Collected data
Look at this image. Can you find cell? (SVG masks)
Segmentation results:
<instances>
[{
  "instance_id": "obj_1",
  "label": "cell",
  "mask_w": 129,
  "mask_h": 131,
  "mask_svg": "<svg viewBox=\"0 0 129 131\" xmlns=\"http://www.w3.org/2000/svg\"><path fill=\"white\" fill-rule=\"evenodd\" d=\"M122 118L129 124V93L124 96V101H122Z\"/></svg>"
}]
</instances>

◆ What needs to be done
Filter the entries above and copy every line that contains the string "cell".

◆ In response
Look at this image. Can you find cell? (SVG masks)
  "label": "cell",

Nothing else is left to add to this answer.